Nova Scotia

Northwood residents say Nova Scotia must increase food funding

A long-term care facility in Halifax says cuts by the Nova Scotia government have forced them to chop their food spending to $5.40 a day per resident.

Difficult to create tasty, healthy meals with $5.40 a day, says administrator

Bob Enos says the low food budget means residents buy their own butter. (CBC)

A long-term care facility in Halifax says cuts by the Nova Scotia government have forced them to chop their food spending to $5.40 a day per resident.

Janet Simm, the president and CEO of Northwood, says the one per cent cut to their operating budget forced them to bite deeply into their food costs. Pre-cuts, they spent $940,000 on food for roughly 480 in-care residents. Now, they manage on $830,000.

Janet Simm credits her staff with working 'miracles' to turn a few dollars into three meals. (CBC)

That works out to $4.70 in provincial funding a day. Northwood cuts other corners to top that up to $5.40 a day for three meals and a snack.

​"Food is a huge part of quality of life," Simm said. "It's really difficult to do that at that price tag."

Quality of food is the same, says health minister

Health Minister Leo Glavine denied there are food quality issues at Northwood.

"Last week we had an unannounced visit and audit at Northwood," he said Tuesday.

"In conversations with residents and Northwood staff, they said the portions of food were the same as they've had for years, the quality of the food — absolutely no difference."

Nova Scotia Health Minister Leo Glavine said he's had conversations with residents and Northwood staff and they say there's been no difference in the quality of the food. (CBC)

Still, Simm says Northwood can only offer fresh fruit and vegetables regularly when they're in season, and turn to canned goods in the winter.

Simm says the cooks do the best they can, but it's hard to create tasty, healthy meals with $5.40 a day. 

"It's actually a miracle what they're able to produce with the dollars that they have," she said. "If we, for example, offer salmon on a day, that would consume more than half of our daily allotment for an individual." ​

'We encourage people to express their concerns'

Simm wants the government to increase funding. She figures with all of the bulk buying they do, they could provide healthy, tasty food with $8 or $10 per person.

"We hear about it when somebody hasn't seen a tomato in three or four days, or a week.
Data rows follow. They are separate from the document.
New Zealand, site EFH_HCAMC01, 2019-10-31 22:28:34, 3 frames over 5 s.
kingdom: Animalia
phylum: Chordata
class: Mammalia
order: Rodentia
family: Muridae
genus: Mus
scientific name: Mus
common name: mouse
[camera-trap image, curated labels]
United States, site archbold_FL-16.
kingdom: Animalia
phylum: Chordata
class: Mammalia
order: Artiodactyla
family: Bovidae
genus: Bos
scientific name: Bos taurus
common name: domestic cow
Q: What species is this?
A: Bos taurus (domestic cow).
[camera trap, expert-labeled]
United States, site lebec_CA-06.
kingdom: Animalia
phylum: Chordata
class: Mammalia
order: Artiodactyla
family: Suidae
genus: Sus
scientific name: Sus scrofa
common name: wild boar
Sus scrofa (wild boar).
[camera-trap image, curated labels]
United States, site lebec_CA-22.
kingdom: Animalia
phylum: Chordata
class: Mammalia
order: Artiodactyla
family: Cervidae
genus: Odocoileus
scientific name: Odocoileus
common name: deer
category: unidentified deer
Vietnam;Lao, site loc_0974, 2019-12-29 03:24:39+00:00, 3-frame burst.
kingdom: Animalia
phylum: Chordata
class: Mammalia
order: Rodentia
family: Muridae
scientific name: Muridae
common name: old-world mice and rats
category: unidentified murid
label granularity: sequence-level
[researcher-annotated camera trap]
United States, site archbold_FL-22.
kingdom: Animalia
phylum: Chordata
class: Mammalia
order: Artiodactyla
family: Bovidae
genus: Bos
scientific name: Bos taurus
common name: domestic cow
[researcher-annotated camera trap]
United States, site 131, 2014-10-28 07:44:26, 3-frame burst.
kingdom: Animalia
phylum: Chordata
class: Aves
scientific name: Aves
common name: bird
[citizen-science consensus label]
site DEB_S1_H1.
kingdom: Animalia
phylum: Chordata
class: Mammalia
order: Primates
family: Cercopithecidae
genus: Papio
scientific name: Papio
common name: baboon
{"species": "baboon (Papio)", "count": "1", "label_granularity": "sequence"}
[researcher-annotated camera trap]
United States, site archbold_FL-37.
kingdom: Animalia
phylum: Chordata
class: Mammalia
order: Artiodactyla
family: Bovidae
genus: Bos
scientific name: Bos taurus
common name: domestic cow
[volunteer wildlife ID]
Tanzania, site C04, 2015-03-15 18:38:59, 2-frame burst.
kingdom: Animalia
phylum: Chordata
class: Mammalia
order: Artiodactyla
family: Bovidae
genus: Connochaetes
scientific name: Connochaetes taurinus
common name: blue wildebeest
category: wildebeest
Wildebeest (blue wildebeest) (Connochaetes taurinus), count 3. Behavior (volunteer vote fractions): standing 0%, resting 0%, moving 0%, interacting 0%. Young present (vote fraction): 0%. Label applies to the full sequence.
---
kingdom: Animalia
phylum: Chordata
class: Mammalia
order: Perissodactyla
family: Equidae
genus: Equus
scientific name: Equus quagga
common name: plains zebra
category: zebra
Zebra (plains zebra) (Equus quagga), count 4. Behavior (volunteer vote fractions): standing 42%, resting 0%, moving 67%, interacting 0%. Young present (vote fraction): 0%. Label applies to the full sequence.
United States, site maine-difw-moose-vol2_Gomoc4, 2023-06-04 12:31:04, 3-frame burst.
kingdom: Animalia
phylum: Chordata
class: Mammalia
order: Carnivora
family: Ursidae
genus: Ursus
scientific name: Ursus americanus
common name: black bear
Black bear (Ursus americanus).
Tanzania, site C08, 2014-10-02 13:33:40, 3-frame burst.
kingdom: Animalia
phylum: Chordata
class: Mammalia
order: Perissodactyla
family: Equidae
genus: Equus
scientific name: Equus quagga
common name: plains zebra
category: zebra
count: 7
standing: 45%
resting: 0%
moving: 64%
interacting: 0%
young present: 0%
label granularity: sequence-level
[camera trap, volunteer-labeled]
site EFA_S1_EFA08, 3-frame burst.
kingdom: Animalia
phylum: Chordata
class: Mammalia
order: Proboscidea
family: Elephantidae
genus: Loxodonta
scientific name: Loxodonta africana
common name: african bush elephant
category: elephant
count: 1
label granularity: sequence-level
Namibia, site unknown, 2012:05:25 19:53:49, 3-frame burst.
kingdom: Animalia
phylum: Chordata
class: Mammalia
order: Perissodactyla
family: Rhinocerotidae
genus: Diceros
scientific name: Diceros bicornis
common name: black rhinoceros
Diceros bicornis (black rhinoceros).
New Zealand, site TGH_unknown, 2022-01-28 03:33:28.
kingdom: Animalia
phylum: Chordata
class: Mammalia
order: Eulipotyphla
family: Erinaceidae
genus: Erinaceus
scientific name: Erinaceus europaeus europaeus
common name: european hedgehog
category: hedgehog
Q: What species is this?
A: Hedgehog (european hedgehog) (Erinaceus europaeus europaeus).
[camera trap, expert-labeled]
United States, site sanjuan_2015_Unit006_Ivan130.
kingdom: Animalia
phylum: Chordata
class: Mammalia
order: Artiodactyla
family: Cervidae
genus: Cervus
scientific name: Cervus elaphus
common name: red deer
We encourage people to express their concerns," she said.

Trudie Helmke says she asks herself, 'Why did I ever end up in here?' every time she sits down to eat. (Elizabeth Chiu/CBC)

Trudie Helmke, 72, has lived in Northwood for over three years.

When she pulls up at the table, she thinks, "Oh my God, why did I ever end up here? Even when I could hardly cook for myself at home, I could at least put a piece of salmon in the pan and surround it by fresh vegetables and steam it for a few minutes and have a meal like that. And now that looks like gourmet."

Pasta is scarce, she says. Pork chops are a fond memory. The roast beef is an "over-cooked piece of tough meat" she says. Ketchup and mustard are on the house, but you'll have to pay for anything other than that.

"It's as if they're catering to people who like the blandest type of food. The menu repeats itself really really frequently, so you get the same things over and over again," she said.

Residents demand change

Vegetables are often canned, or overcooked. "They're catering to people with very poor teeth or dentures," said Helmke. "So everything has to be soft, except for the meat. The meat is tough."

She raised her children on a budget and knows it can still taste good. "I don't think I do have caviar and champagne taste. I mean, I would be happy with a tuna casserole or a bowl of chili," she said.

She's teaming up with other residents to demand change. She thinks people should be able to eat things like fresh fruit, vegetables and olive oil.

Fresh supplies can run scarce. (Elizabeth Chiu/CBC)

Bob Enos, 70, moved into Northwood a couple of years ago. He loves a good taco or bowl of chili and says the Northwood food is the opposite of that.

"I like food that has flavour," he said. "If I was to pick one word, it would be bland."

He "circumvents" the system by buying his own butter. "Every time I go down there and buy a pound of butter, it's like yes, at least I can afford it," he said with a laugh.

'I think it shows a lack of understanding'

His grandson brings good coffee and Enos shares it widely.

"I think it shows a lack of understanding of the needs of the people here," he said.

"The stereotype of old people is that they drool pablum all over their face. That's not the fact. Maybe that's what the stereotype is when you get old and hope your dentures don't fall out."

Corrections

  • An earlier version of this story compared the food funding at Northwood ($5.40 per day per person) to the food funding for prisoners ($10.62 per day per person). Provincial officials have confirmed that the actual cost of the food at the Burnside jail is $5.43 per day per person. The higher number includes the cost of labour.